When is correlation misleading?
When x and y are not independent (pseudoreplication).
Why is correlation inappropriate for non-linear data?
r only measures linear relationships.
How do outliers affect correlation?
Outliers can strongly distort r.
Why can subgroups/clusters mislead correlation?
Groups can artificially inflate or mask the true association.
Why shouldn’t you extrapolate correlation beyond your data range?
r is only valid within the observed x–y range.
Does correlation imply causation?
No — correlation never proves causation.
What is a statistical model?
A mathematical representation of a relationship: outcome = model + error.
What is assumed normally distributed in regression models?

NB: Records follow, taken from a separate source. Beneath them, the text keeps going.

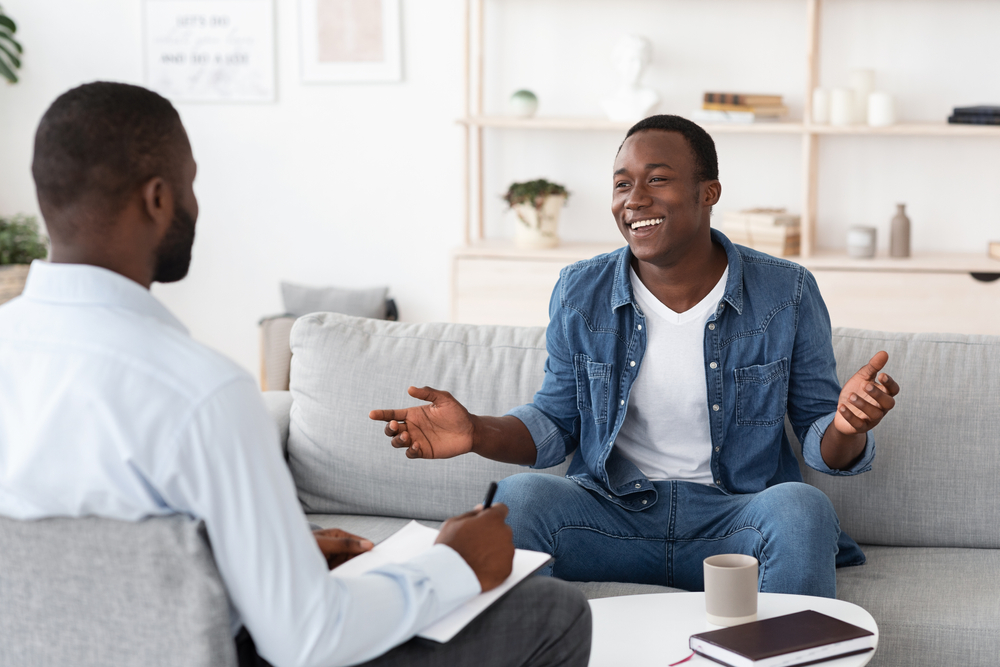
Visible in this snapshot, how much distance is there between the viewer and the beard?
974 mm

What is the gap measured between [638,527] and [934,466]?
58cm

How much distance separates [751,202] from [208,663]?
312cm

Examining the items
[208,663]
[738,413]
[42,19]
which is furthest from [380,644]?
[42,19]

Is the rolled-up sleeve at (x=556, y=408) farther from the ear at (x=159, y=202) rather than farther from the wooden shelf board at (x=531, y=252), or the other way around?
the wooden shelf board at (x=531, y=252)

The error, not necessarily the outcome variable.
What are residuals?
Differences between each data point and the model prediction (e.g., mean).
What does the mean minimise in modelling?
The sum of squared residuals (SSR).
What does simple linear regression model?
The linear relationship between y (dependent) and x (independent).
What does the slope coefficient b₁ represent?
Change in y for each 1-unit change in x.
What does SST represent?
Total variability in the dependent variable.
What does SSM represent?
Variability explained by the regression model.
What does SSR represent?
Residual unexplained variability (error).
What is R²?
The proportion of total variability in y explained by x: R² = SSM / SST.
How is model fit tested?
Using an F-ratio: F = MS_model / MS_residual.
How is the significance of the slope b₁ tested?
t = b₁ / SE(b₁), with df = N − 2.
What does homoscedasticity mean?
Residual variance is similar across all x values.
Name three ways to reduce bias in a study.
Double-blinding, coded treatments, coded analysis.